■ **Prompt**
Only the lines with "Paradoxurus" in them need to be copied from the listing.

■ **Provided records**
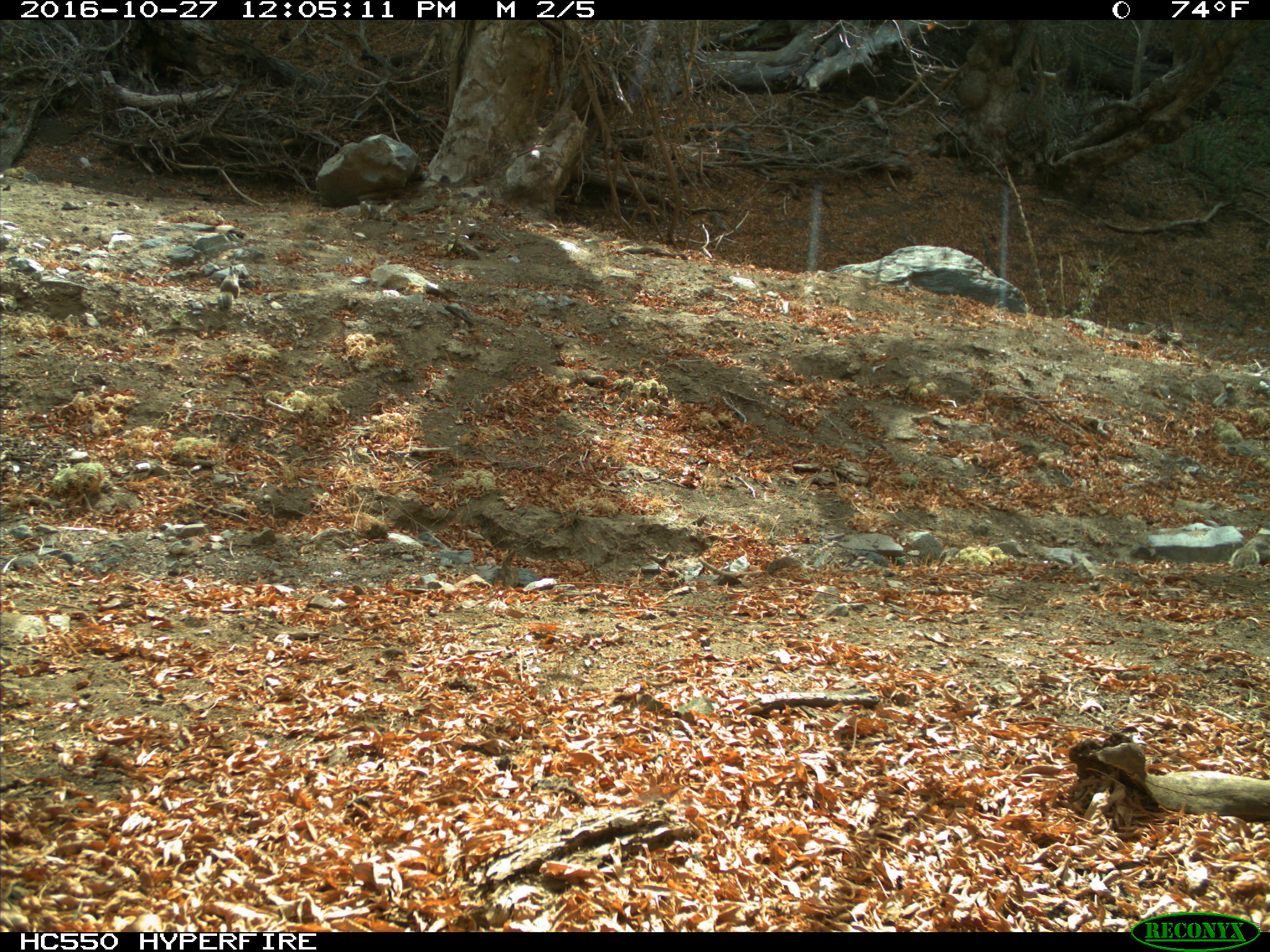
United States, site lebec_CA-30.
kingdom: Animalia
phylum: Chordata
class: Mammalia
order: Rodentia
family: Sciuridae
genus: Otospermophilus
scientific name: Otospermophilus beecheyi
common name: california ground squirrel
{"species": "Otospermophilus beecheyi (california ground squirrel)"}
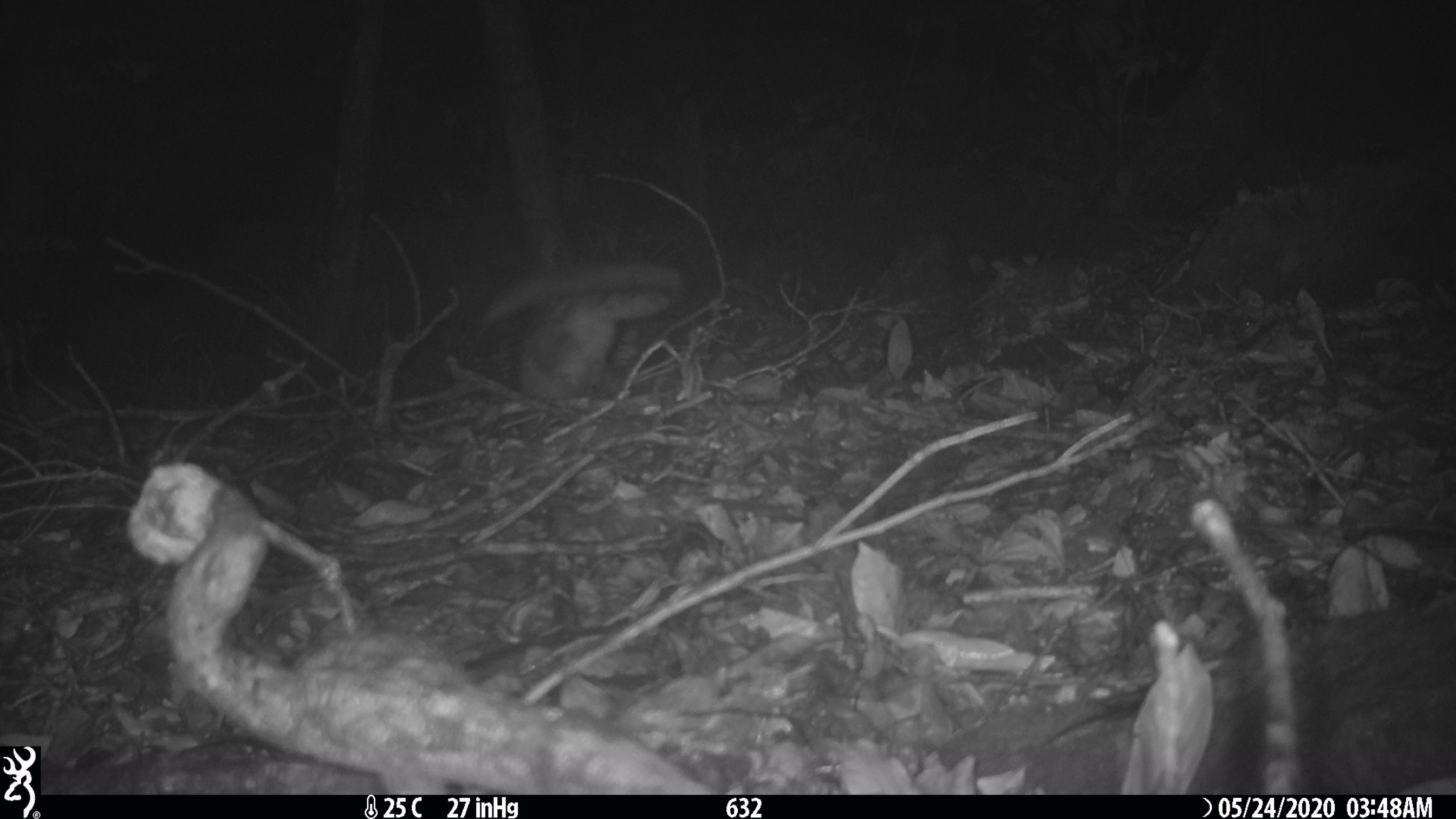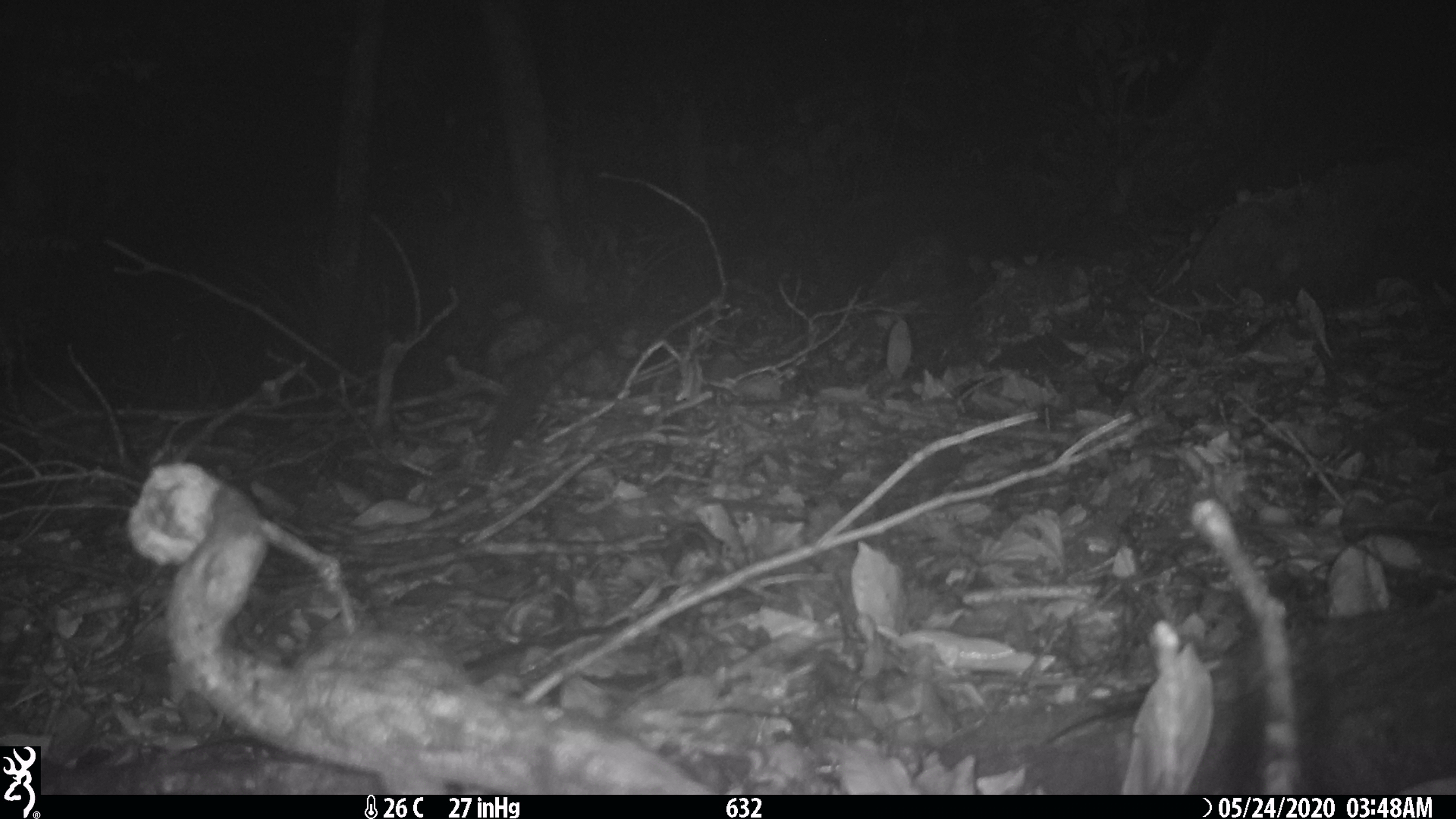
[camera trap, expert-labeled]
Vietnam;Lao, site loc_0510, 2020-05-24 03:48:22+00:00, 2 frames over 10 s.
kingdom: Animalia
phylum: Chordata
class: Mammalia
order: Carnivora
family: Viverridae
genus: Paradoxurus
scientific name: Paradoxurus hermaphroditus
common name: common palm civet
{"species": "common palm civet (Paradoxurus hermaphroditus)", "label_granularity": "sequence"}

■ **Response to this task**
genus: Paradoxurus
scientific name: Paradoxurus hermaphroditus
{"species": "common palm civet (Paradoxurus hermaphroditus)", "label_granularity": "sequence"}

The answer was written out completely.